Hey does anyone that has installed a aftermarket radio remember if an antenna adapter is required?


----------



## LS2 MN6 (Jul 14, 2010)

It's a VW Adapter. I think 1995+ Golf\Jetta.


----------



## Mddrummer911 (Jul 9, 2011)

LS2 MN6 said:


> It's a VW Adapter. I think 1995+ Golf\Jetta.


Ok cool. I'm trying to track one down... Do you have a part number?
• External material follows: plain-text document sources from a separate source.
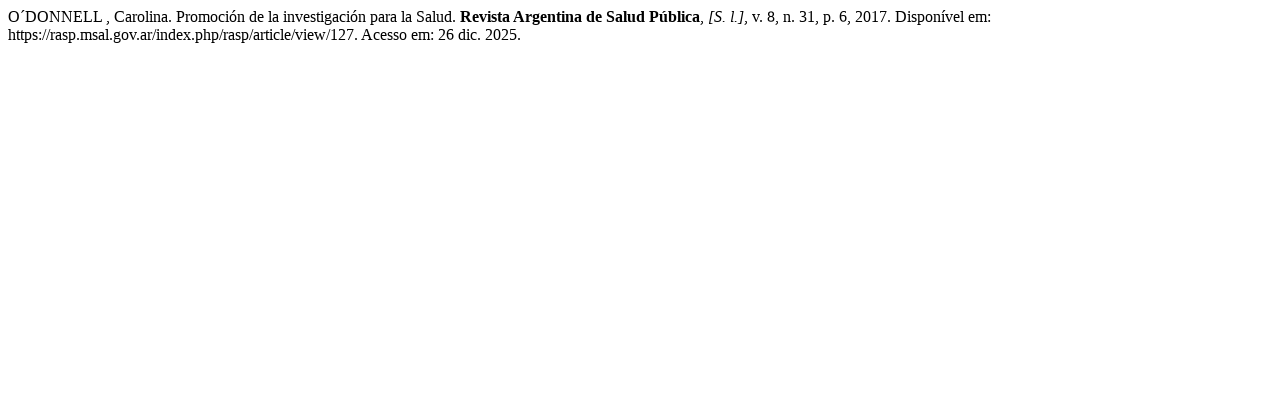

--- FILE ---
content_type: text/html; charset=UTF-8
request_url: https://rasp.msal.gov.ar/index.php/rasp/citationstylelanguage/get/associacao-brasileira-de-normas-tecnicas?submissionId=127&publicationId=157
body_size: 262
content:
<div class="csl-bib-body">
  <div class="csl-entry">O´DONNELL , Carolina. Promoción de la investigación para la Salud. <b>Revista Argentina de Salud Pública</b>, <i>[S. l.]</i>, v. 8, n. 31, p. 6, 2017. Disponível em: https://rasp.msal.gov.ar/index.php/rasp/article/view/127. Acesso em: 26 dic. 2025.</div>
</div>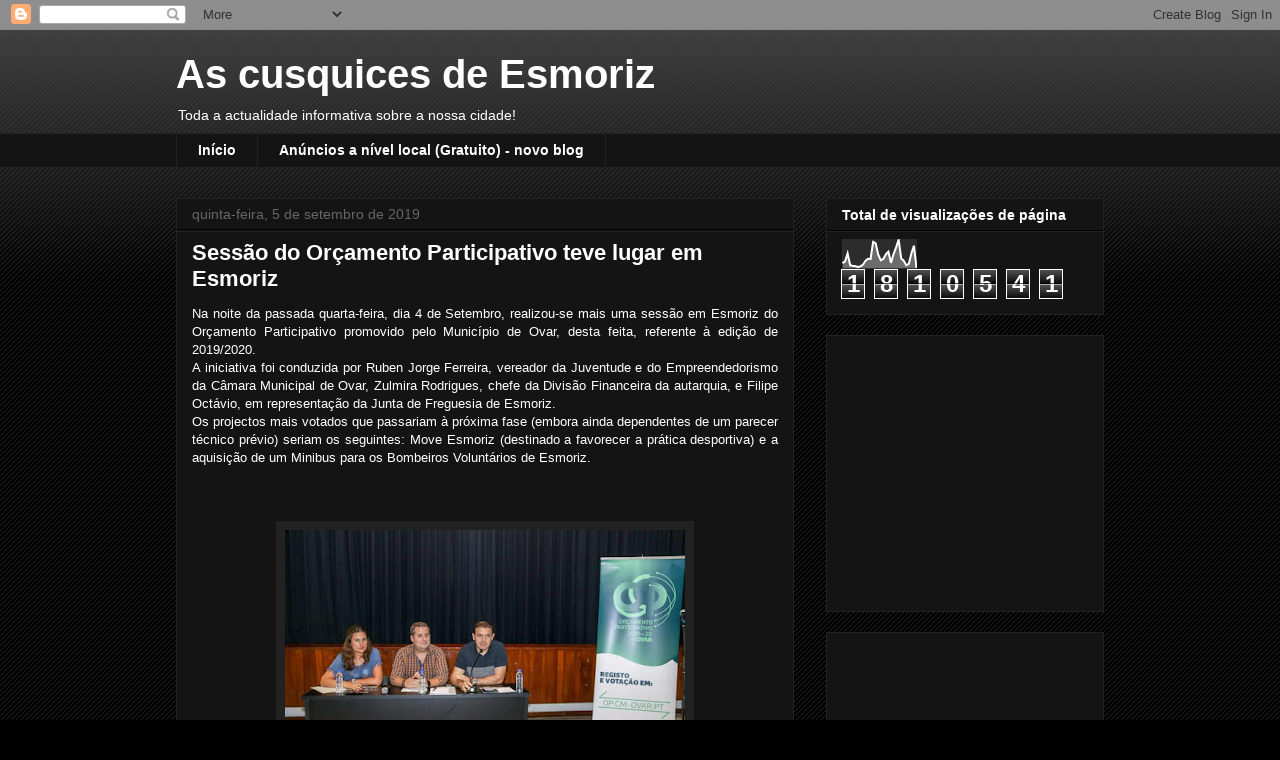

--- FILE ---
content_type: text/html; charset=UTF-8
request_url: https://cusquicesdeesmoriz.blogspot.com/b/stats?style=WHITE_TRANSPARENT&timeRange=ALL_TIME&token=APq4FmA8qbYrAdVTPjedKlI8G8xql485yjE17Zt-tSNFGb1J_68zeLFk4Z96FrjKTaYYn5zgNgsj-kBYS9XvJ4wfIkj71hTRmA
body_size: -11
content:
{"total":1810541,"sparklineOptions":{"backgroundColor":{"fillOpacity":0.1,"fill":"#ffffff"},"series":[{"areaOpacity":0.3,"color":"#fff"}]},"sparklineData":[[0,18],[1,24],[2,51],[3,11],[4,9],[5,8],[6,5],[7,7],[8,13],[9,26],[10,33],[11,32],[12,90],[13,85],[14,47],[15,28],[16,32],[17,48],[18,57],[19,19],[20,49],[21,71],[22,98],[23,34],[24,26],[25,11],[26,16],[27,51],[28,77],[29,2]],"nextTickMs":600000}

--- FILE ---
content_type: text/html; charset=utf-8
request_url: https://www.google.com/recaptcha/api2/aframe
body_size: 268
content:
<!DOCTYPE HTML><html><head><meta http-equiv="content-type" content="text/html; charset=UTF-8"></head><body><script nonce="CMl9ke0pssFB5v5DYzyeJg">/** Anti-fraud and anti-abuse applications only. See google.com/recaptcha */ try{var clients={'sodar':'https://pagead2.googlesyndication.com/pagead/sodar?'};window.addEventListener("message",function(a){try{if(a.source===window.parent){var b=JSON.parse(a.data);var c=clients[b['id']];if(c){var d=document.createElement('img');d.src=c+b['params']+'&rc='+(localStorage.getItem("rc::a")?sessionStorage.getItem("rc::b"):"");window.document.body.appendChild(d);sessionStorage.setItem("rc::e",parseInt(sessionStorage.getItem("rc::e")||0)+1);localStorage.setItem("rc::h",'1768357313264');}}}catch(b){}});window.parent.postMessage("_grecaptcha_ready", "*");}catch(b){}</script></body></html>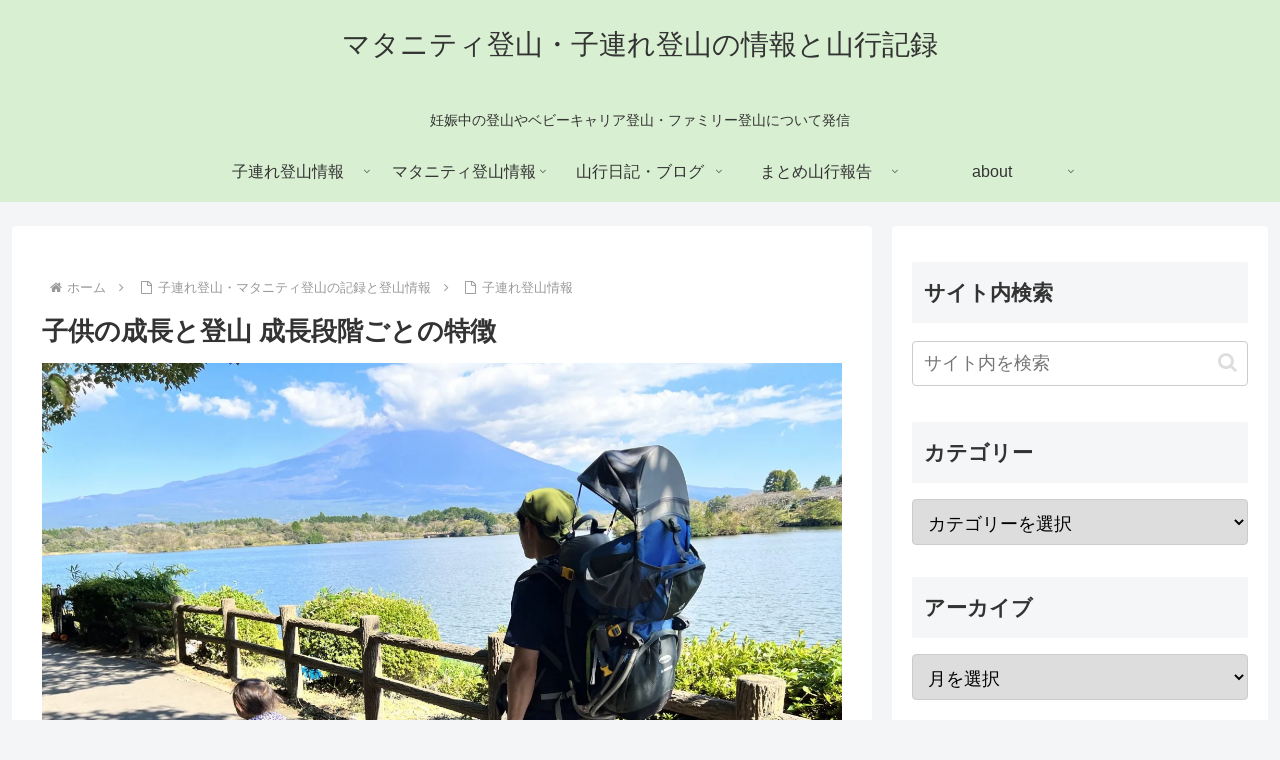

--- FILE ---
content_type: text/html; charset=utf-8
request_url: https://www.google.com/recaptcha/api2/aframe
body_size: 267
content:
<!DOCTYPE HTML><html><head><meta http-equiv="content-type" content="text/html; charset=UTF-8"></head><body><script nonce="SDB6SjACt6srMw4bojzZrQ">/** Anti-fraud and anti-abuse applications only. See google.com/recaptcha */ try{var clients={'sodar':'https://pagead2.googlesyndication.com/pagead/sodar?'};window.addEventListener("message",function(a){try{if(a.source===window.parent){var b=JSON.parse(a.data);var c=clients[b['id']];if(c){var d=document.createElement('img');d.src=c+b['params']+'&rc='+(localStorage.getItem("rc::a")?sessionStorage.getItem("rc::b"):"");window.document.body.appendChild(d);sessionStorage.setItem("rc::e",parseInt(sessionStorage.getItem("rc::e")||0)+1);localStorage.setItem("rc::h",'1768911089578');}}}catch(b){}});window.parent.postMessage("_grecaptcha_ready", "*");}catch(b){}</script></body></html>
Is it an amplified antenna?


----------



## dude515 (Mar 30, 2011)

Amazon.com: Stereo ANTENNA Harness Pontiac GTO 04 05 2004 2005 AFTERMARKET STEREO / RADIO ANTENNA ADAPTOR - PLUGS INTO AFTERMARKET STEREOS AND CONNECTS INTO FACTORY ANTENNA: Electronics
Amazon.com: Stereo ANTENNA Harness Pontiac GTO 06 2006 AFTERMARKET STEREO / RADIO ANTENNA ADAPTOR - PLUGS INTO AFTERMARKET STEREOS AND CONNECTS INTO FACTORY ANTENNA: Electronics
have you tried google search? pick your poison


----------



## Mddrummer911 (Jul 9, 2011)

Thanks dude!yea I tried searching, but I was getting like 3 different models in all of my search results each was a different adapter, one was even amplified. Thanks I'll order this one


----------